Ya en Uganda, los misioneros se pusieron a buscar entre los campos de refugiados a su gente, para poder continuar con su misión. En la zona hay tres campos de 200.000 personas. Pero en el país, los refugiados suman más de un millón. En el terreno de una parroquia de Uganda, están intentado montar una escuela, donde poder ofrecer educación a los refugiados. Es muy difícil, porque no tienen nada: ni libros, ni cuadernos… Además, han montado seis capillas debajo de los árboles. “Tenemos que estar donde están nuestros feligreses”.
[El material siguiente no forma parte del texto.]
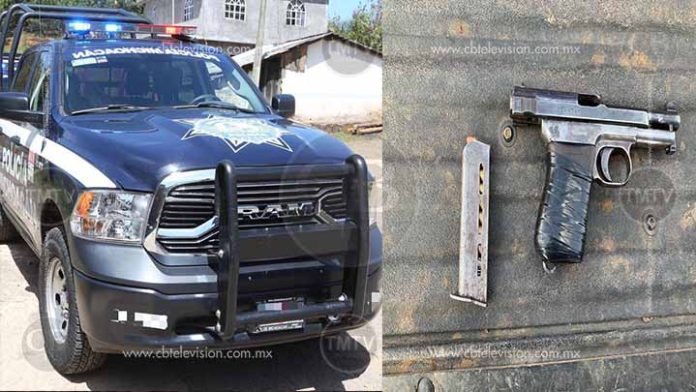 Arrestan a un hombre con un arma de fuego y una moto robada en Tangamandapio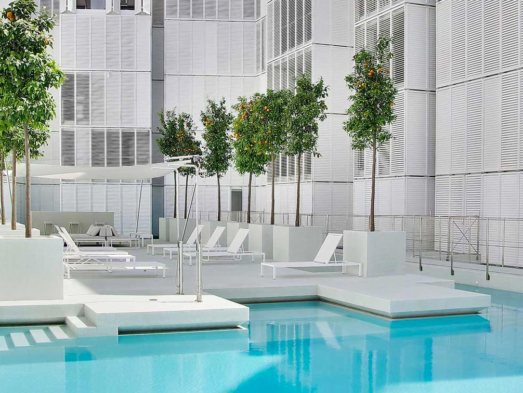 PatioBlancoApartamentos-Ibiza-OpaloBlanco-01_cab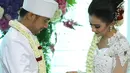 Sonya Fatmala memasangkan cincin ke suami tercintanya, Hengky Kurniawan. (Galih W. Satria/bintang.com)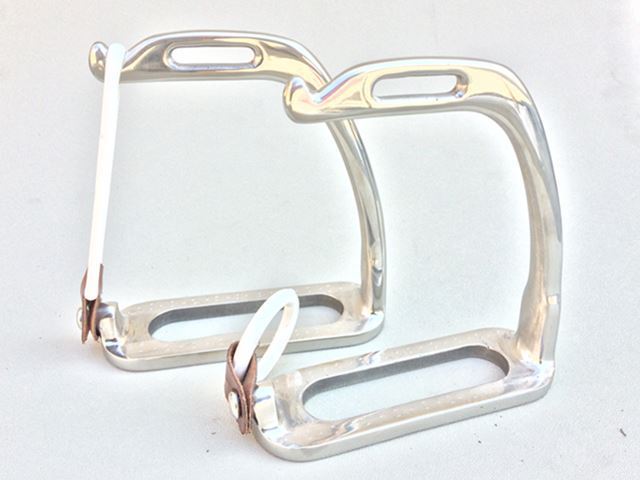 Stainless Steel, Mat-Free Equestrian Stirrups - Enhanced Safety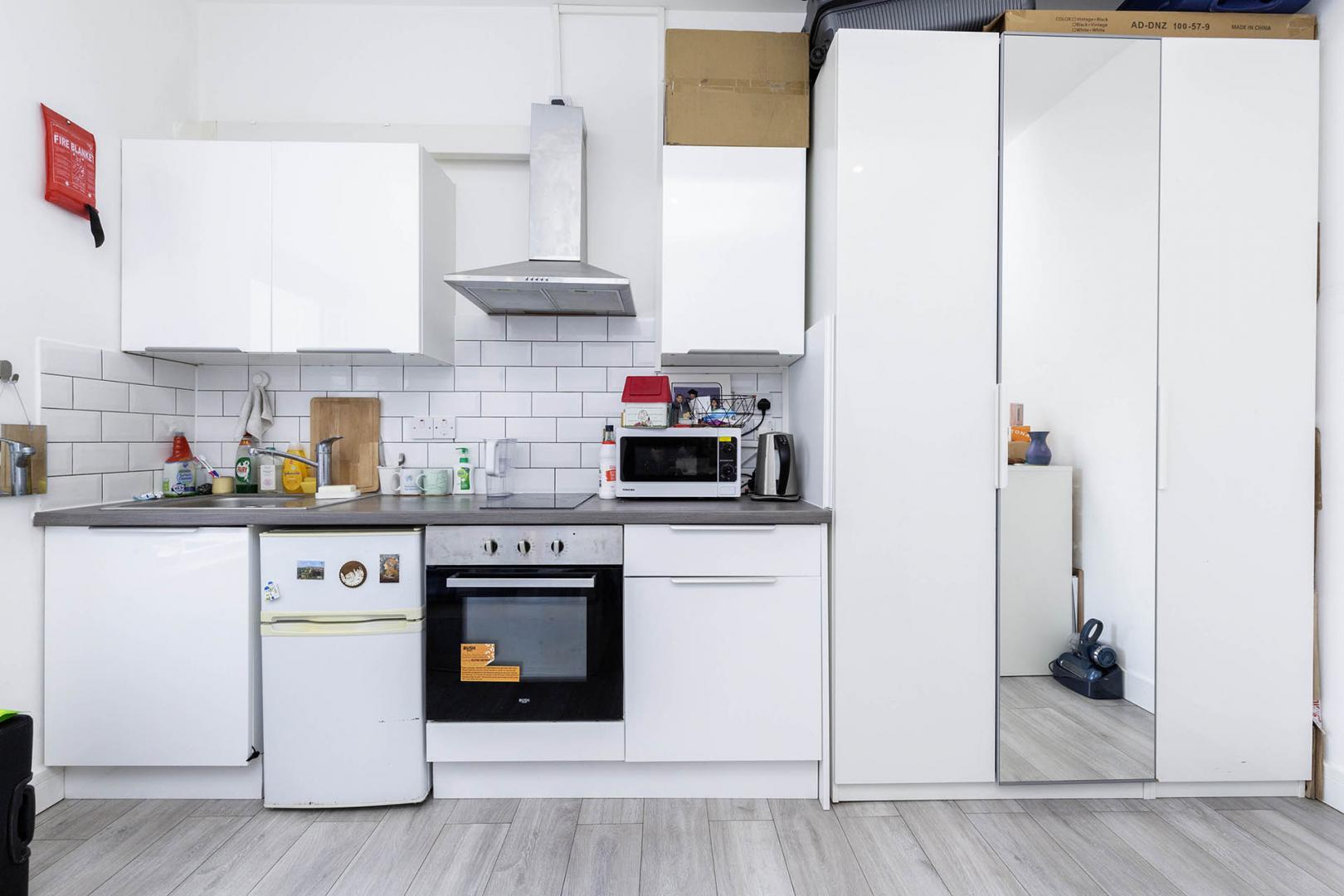 Modern Studio Kilburn lane, Queens Park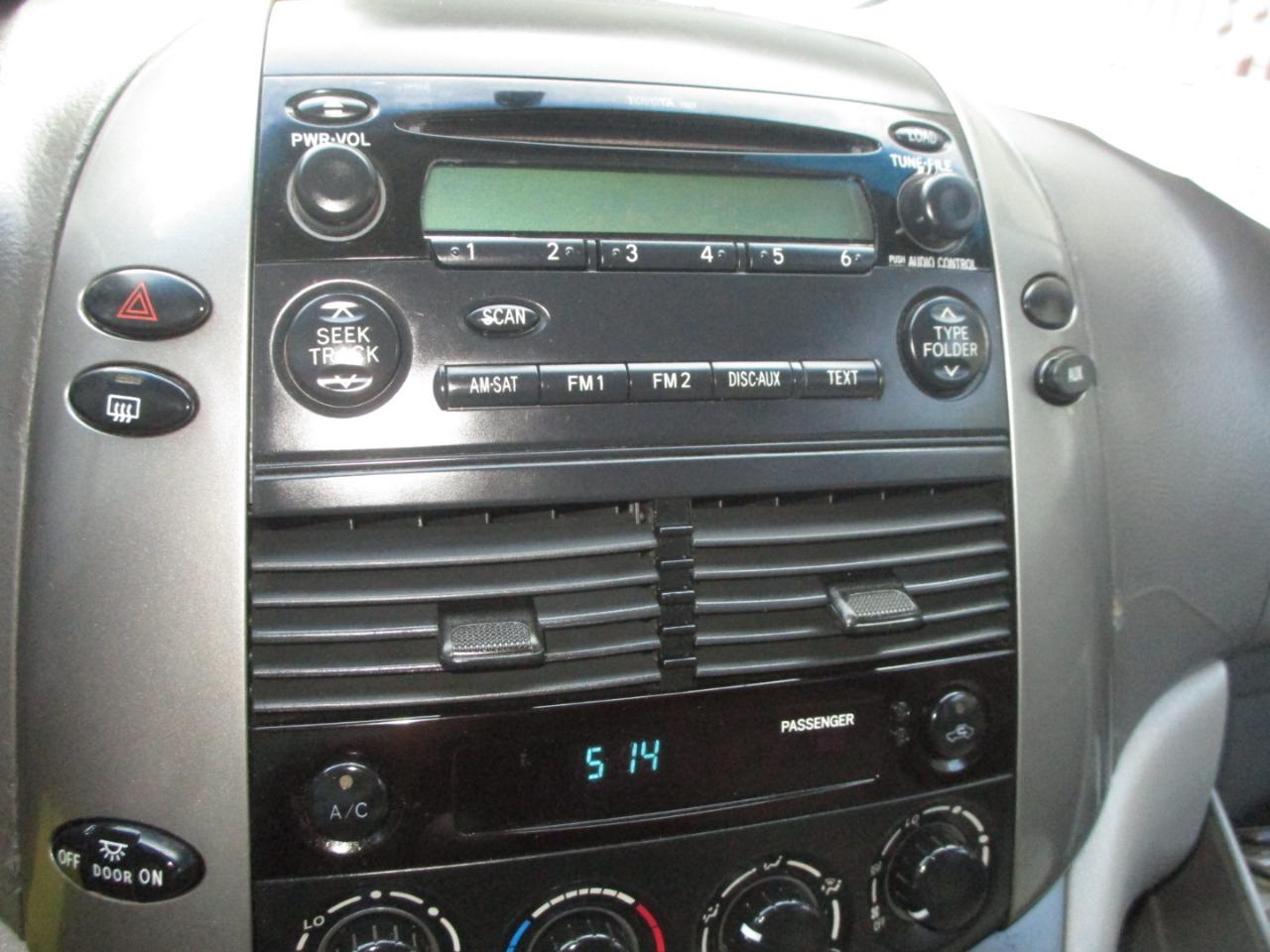 Toyota Sienna LE FWD 7 Passenger 2009
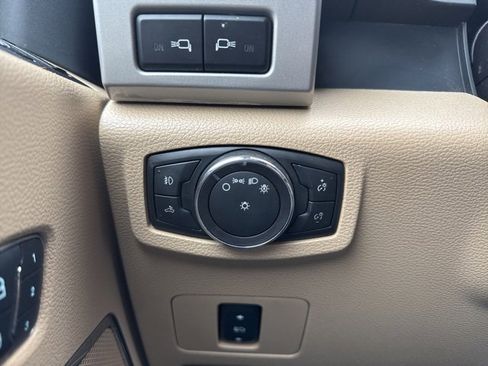 Used 2018 Ford F250 Lariat w/ Lariat Value Package image 28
Con 81 años, (“juventud acumulada” prefiere llamarle él) Isaac Martín tiene claro que para que en un futuro Sudán del Sur pueda tener paz, es necesario trabajar en el acompañamiento espiritual de las personas, para que se pueda dar el perdón y se puedan superar todos los traumas que han vivido. “Si no conseguimos esto, aunque llegue la paz algún día al país, y puedan regresar a sus casas, todos tendrán deseos de venganza, lo que podría ocasionar un genocidio”. Muchas mujeres han sido violadas, otros han visto cómo han matado a sus padres y hermanos. ¿Cómo se puede ayudar a estas personas heridas? “Predicando a Cristo, que nos regala la posibilidad de amar al enemigo, y de no cultivar el odio y el rencor. Estamos aquí para reconciliar, la lucha lo destruye todo”. Y es que, el futuro del país pasa por la creación de una nueva sociedad, por la formación de ciudadanos, sea cual sea la tribu a la que se pertenezca. “Cristo nos enseña que todos formamos parte de una misma familia, que todos somos hijos de Dios”.
“Nuestra presencia en los campos es un signo para ellos de que la Iglesia no les ha abandonado, y eso les hace sentirse seguros. Hemos ido con ellos, compartimos su experiencia”. ¿Cómo consiguen llegar a todos? “Hay que ser creativos”, explica el misionero comboniano. Son cuatro en comunidad, y al ser extranjeros no pueden dormir en los campos, se han comprado un terreno al lado para poder trabajar de una forma más inmediata. Además, cuentan con la ayuda de los catequistas nativos, padres de familia que viven en los campos, y que les ayudan. “Gracias a ellos la Iglesia puede llegar a todos los rincones. Les hemos comprado unas bicicletas para que se recorran los campos, visiten a los enfermos, les lleven comida y medicinas, e incluso que los lleven a los puestos médicos”.
“Yo les pediría a los jóvenes que recen por nosotros, y que se atrevan a dar la vida. No se trata de entregar unos meses, la relación con Cristo crea un modo nuevo de vivir. La fuerza viene de Dios”, concluye.